04 January 2008

The right to bear machetes

Several weeks before the Kenyan election, a curious story by Charles Onyango-Obbo in The East African (Nairobi) reported: "A leading supermarket in Kenya has slapped an embargo on large sales of machetes, or pangas as they are popularly known around East Africa."

He went on to say, somewhat alarmingly:

The panga moratorium follows reports that unusually large numbers were being bought, and there were fears they would be used to hack political rivals to death during elections.

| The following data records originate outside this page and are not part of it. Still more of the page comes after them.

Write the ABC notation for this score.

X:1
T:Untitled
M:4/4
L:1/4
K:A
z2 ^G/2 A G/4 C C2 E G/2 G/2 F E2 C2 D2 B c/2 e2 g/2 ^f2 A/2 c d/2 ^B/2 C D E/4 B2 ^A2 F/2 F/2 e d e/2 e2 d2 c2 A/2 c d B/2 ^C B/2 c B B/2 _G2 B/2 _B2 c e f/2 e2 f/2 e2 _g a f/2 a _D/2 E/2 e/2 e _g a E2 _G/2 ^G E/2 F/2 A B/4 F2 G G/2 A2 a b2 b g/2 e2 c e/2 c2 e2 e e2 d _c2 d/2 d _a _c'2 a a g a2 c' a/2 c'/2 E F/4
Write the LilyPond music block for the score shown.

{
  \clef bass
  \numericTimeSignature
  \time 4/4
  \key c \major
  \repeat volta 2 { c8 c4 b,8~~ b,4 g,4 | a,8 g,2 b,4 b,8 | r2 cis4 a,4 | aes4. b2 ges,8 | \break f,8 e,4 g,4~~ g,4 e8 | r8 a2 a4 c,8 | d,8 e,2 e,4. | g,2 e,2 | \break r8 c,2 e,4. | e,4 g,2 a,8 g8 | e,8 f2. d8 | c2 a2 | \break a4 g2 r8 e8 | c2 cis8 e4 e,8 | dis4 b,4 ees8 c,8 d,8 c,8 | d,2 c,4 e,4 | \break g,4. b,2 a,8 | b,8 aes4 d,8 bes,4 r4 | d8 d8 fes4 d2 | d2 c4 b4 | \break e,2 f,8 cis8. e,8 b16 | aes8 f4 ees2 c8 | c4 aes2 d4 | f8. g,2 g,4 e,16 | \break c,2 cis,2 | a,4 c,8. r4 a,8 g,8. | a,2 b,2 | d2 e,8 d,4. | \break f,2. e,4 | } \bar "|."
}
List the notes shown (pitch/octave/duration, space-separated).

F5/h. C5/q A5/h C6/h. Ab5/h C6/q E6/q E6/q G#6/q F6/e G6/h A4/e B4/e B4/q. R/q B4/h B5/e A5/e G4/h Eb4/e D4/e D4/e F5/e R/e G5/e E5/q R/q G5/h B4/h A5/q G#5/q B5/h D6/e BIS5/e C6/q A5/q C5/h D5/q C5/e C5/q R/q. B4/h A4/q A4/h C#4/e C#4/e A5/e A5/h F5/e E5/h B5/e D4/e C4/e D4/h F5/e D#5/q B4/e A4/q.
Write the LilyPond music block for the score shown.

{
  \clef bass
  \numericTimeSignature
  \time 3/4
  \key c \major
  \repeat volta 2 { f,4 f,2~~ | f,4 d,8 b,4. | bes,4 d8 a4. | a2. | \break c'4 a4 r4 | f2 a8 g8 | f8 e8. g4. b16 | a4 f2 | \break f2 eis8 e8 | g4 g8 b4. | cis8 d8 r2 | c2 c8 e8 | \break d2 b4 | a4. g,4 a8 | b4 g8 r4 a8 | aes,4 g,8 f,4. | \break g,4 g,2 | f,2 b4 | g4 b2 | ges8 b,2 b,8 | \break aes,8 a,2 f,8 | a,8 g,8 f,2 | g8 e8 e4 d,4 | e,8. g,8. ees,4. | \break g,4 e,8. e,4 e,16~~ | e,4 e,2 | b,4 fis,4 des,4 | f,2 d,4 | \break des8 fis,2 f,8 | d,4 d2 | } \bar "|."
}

As an East African, the surprising thing about this was that the story did not make newspaper broadcast headlines until police intercepted a car with government number plates carrying a rich mix of pangas, bows and arrows, and rungus (clubs).

In Rwanda and Uganda, the story would have been bigger and stayed alive for days because, for historical reasons, machetes evoke a particularly frightening spectre of violence.

Then he goes on to tell what he has seen, having been an eye-witness shortly after events in those other places — and his tone gets quite unreasonable. I didn't tell you the title of the article, but it sums up his paranoia:

Beware the Machete , Kenyans. It Commits Murder Most Intimate

Today there's an opinion piece in The Monitor (Kampala) by the wonderfully named John Smith, which refers twice to the previous article by saying, first, "the Kenyan press warned the public a few weeks back that some people were buying large quantities of machetes from supermarkets prior to the elections." – and next, "Coming back to the fact that the Kenyan press warned the public a few weeks ago about large quantities of machetes being purchased from supermarkets, I would like to ask the question, is the world falling into Oginga's trap?"

Smith ignores the information in the previous article about the government's own pre-election preparations. But in other respects, he is much more a man of the real world than that wimp, Onyango-Obbo. Smith doesn't condemn the machete. He targets the opposition leader.

For, as the National Machete Association says: It's not machetes that kill people. It's people that kill people.